*Verilen metin*:
────────────────

Savaş Sonrası Yeniden Yapılanma: Savaş sonrası Bosna-Hersek’in altyapı ve sanayi projeleri, genellikle dış yardımlar ve uluslararası finans kuruluşlarının kredileriyle finanse edilmiştir. Bu süreçte, yerel iş insanları ve siyasetçiler, bu fonların akışına aracılık ederek komprador rolü oynamış durumdalar. Yabancı şirketler, bu yerel aracılar sayesinde karlı ihaleler alırken, yerel ekonomi bu bağımlılık ilişkisi nedeniyle tam olarak gelişememiştir.

Özelleştirme ve Yabancı Sermaye: Ülkedeki kamu işletmelerinin özelleştirilmesi, yabancı sermayenin Bosna-Hersek ekonomisine girişini hızlandıran bir diğer faktördür. Bu özelleştirme süreçlerinde, yerel kompradorlar yabancı şirketlere kolaylık sağlamış ve karşılığında kişisel veya grup çıkarlarını maksimize etmişlerdir. Bu durum, ülkenin ekonomik bağımsızlığını tehlikeye atmış ve kaynaklarının yabancıların kontrolüne geçmesine yol açmıştır.

​Cafer Cangöz, Halil Gündoğan ve Serdar Okan’dan güncel örnekler

Türkiye’deki modern komprador mekanizmasını anlamak için, Cafer Cangöz (Sınıf Teorisi baş yazarı), Halil Gündoğan (Avrupa Demokrat yazarı) ve Serdar Okan (Devrimci Demokrasi yazarı) gibi isimlerin analizleri de önemlidir. Bu isimler, günümüz Türkiye’sinde neoliberalizmin ve küreselleşmenin sunduğu yeni imkanlarla birlikte emperyalizm ve komprador ilişkilerinin farklı bir boyut kazandığını savunur.

​Cafer Cangöz, yazılarında özellikle finans sektörlerindeki yabancı sermaye akışını ve bu akışa aracılık eden yerel işbirlikçi aktörleri inceler. Cangöz’e göre, Türkiye’deki büyük sömürü projeleri, çok uluslu sermayenin yerel işbirlikçilerle ilişkileri büyük rantlar elde etmesinin bir aracıdır. Bu iş birlikçi sınıf, kendi ülkesinin topraklarını, yer altı zenginliklerini ve kaynaklarını yabancı sermayenin kar maksimizasyonuna sunar. Ancak ihtilalci komün ve sınıf savaşımı ile emekçilerin devrimlerle komünist partisi önderliğinde gerçekleşerek bu çürümüş komprador sisteminden kurtulunur.

────────────────

*Görev 1*:
Aşağıdaki kayıtlardan "Each" dizesini barındıran satırların hepsini seçip kopyala. Büyük ve küçük harf farkı dikkate alınmalıdır.

────────────────

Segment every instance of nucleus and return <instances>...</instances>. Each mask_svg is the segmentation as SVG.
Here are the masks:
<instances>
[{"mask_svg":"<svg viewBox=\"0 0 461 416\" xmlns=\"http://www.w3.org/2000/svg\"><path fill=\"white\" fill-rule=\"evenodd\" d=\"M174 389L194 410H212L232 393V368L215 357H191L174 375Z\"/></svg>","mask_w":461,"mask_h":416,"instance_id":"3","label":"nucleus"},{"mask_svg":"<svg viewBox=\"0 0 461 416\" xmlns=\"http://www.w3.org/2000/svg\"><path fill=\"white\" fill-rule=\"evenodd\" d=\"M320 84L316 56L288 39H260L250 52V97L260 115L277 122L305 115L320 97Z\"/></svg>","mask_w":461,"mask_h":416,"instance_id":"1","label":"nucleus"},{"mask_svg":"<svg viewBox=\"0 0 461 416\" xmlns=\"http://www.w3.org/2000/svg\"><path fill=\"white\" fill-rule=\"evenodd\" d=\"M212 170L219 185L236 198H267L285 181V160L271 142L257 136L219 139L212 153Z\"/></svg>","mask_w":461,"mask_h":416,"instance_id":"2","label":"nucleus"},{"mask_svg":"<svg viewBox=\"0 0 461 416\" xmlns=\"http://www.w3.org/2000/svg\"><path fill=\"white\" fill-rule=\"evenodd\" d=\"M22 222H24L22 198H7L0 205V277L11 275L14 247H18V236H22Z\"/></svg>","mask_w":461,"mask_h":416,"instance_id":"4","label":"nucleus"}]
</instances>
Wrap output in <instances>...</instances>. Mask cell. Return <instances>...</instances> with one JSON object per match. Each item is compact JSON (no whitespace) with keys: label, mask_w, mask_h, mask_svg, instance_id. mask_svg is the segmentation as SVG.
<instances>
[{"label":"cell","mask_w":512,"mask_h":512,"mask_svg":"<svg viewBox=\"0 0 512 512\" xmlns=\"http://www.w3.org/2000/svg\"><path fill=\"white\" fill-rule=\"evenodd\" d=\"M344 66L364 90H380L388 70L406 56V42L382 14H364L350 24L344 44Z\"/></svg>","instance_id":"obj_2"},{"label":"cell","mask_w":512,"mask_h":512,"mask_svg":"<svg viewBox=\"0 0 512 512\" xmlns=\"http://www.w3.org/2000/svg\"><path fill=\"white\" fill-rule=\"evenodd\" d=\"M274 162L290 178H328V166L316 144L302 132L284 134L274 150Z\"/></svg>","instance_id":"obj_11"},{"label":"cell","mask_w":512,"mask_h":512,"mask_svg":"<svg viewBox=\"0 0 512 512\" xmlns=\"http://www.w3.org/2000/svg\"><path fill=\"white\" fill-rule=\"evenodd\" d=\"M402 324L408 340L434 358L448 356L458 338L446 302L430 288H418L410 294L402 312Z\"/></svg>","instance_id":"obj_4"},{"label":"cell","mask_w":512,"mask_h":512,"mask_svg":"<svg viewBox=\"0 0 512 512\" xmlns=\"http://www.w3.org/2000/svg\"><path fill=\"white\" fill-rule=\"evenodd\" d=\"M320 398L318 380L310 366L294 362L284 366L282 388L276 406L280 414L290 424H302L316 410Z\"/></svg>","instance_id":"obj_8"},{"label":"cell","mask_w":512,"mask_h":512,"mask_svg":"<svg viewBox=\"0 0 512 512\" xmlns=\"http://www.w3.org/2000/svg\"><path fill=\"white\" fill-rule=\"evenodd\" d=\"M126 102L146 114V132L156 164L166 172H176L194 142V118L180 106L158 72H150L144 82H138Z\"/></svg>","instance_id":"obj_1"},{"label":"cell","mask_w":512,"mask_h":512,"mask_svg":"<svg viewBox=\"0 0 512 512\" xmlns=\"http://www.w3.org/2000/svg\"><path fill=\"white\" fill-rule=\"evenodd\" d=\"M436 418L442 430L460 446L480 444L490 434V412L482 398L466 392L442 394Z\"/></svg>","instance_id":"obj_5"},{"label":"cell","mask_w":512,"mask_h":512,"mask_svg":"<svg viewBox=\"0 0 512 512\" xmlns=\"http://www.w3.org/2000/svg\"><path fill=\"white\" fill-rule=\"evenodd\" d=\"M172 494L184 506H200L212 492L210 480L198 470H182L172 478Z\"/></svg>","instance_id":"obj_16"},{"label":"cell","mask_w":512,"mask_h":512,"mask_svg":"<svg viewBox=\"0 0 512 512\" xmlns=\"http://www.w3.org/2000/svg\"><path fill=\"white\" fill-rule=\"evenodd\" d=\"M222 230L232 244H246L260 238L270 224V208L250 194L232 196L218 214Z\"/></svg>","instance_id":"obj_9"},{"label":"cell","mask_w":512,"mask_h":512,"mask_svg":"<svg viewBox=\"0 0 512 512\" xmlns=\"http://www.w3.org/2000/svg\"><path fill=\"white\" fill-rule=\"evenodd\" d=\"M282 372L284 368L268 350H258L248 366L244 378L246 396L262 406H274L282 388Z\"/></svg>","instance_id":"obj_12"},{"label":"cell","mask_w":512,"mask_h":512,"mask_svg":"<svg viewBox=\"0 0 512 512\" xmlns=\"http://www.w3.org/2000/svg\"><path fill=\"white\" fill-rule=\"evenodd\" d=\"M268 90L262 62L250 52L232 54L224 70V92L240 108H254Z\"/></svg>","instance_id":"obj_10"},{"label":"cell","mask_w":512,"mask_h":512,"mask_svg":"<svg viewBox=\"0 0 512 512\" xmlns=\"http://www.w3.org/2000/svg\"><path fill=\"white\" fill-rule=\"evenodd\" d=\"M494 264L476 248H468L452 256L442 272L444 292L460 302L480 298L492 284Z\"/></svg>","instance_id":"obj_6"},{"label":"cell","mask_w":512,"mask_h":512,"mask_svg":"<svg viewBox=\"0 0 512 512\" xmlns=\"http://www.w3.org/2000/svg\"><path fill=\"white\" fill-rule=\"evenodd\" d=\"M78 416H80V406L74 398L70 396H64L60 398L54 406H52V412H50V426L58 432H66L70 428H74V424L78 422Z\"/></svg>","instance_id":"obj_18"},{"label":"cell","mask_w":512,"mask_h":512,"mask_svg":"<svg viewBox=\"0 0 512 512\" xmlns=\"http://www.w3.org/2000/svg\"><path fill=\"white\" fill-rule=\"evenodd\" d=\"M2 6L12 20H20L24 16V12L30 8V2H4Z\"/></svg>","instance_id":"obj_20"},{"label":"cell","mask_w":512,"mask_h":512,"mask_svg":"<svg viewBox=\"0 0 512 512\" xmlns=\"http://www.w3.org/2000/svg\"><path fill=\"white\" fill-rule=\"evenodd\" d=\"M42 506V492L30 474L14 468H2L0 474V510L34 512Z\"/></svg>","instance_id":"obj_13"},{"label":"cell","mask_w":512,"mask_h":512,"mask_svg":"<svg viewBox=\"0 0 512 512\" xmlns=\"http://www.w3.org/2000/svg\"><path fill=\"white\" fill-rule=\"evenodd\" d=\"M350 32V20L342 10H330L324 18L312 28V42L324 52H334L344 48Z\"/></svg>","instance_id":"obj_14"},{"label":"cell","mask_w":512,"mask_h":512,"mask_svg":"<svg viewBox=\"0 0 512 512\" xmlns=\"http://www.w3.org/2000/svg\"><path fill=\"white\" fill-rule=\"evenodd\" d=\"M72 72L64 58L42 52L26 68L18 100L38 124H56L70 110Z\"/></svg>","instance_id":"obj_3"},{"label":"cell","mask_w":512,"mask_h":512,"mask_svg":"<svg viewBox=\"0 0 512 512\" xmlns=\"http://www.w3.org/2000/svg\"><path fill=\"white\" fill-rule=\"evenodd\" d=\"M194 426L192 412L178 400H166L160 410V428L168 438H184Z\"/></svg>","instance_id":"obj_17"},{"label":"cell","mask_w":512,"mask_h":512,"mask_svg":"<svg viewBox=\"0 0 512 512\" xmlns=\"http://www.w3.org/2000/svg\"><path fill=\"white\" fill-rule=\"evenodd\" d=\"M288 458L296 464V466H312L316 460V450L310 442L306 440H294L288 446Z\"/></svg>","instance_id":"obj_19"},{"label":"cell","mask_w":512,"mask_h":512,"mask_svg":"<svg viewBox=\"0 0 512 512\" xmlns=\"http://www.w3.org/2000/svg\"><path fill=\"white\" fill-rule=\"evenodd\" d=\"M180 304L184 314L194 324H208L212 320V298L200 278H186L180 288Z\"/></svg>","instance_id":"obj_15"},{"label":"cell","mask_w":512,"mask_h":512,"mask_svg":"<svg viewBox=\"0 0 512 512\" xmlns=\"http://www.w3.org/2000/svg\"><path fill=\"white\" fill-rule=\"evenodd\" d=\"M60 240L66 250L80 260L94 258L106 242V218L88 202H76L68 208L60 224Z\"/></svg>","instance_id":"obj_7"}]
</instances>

────────────────

*Görev 2*:
Verilen metne göre savaş sonrası Bosna-Hersek'te yerel ekonomi neden tam olarak gelişememiştir? Bir ila üç cümleyle açıkla.

*Görev çıktısı 1*:
Segment every instance of nucleus and return <instances>...</instances>. Each mask_svg is the segmentation as SVG.
Wrap output in <instances>...</instances>. Mask cell. Return <instances>...</instances> with one JSON object per match. Each item is compact JSON (no whitespace) with keys: label, mask_w, mask_h, mask_svg, instance_id. mask_svg is the segmentation as SVG.

*Görev çıktısı 2*:
Altyapı ve sanayi projeleri dış yardımlar ve uluslararası finans kuruluşlarının kredileriyle finanse edilmiş, yerel iş insanları ve siyasetçiler de bu fonların akışına aracılık ederek komprador rolü oynamıştır. Yabancı şirketler bu yerel aracılar sayesinde kârlı ihaleler almış, yerel ekonomi ise bu bağımlılık ilişkisi nedeniyle tam olarak gelişememiştir.